• Instrucciones de la tarea:
Reproduce al pie de la letra las líneas que empiezan en la que contiene "Add a child" y terminan en la que contiene "p5 .com jogos online", ambas incluidas.

• Materiales proporcionados:
******************************

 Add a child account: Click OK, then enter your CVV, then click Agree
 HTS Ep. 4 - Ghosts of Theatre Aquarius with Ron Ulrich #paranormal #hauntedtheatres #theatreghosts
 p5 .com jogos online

******************************

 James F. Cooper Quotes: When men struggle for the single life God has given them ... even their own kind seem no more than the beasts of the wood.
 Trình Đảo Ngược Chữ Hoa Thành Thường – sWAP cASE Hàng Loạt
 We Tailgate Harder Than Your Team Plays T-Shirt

******************************

• Respuesta a la tarea:
 Add a child account: Click OK, then enter your CVV, then click Agree
 HTS Ep. 4 - Ghosts of Theatre Aquarius with Ron Ulrich #paranormal #hauntedtheatres #theatreghosts
 p5 .com jogos online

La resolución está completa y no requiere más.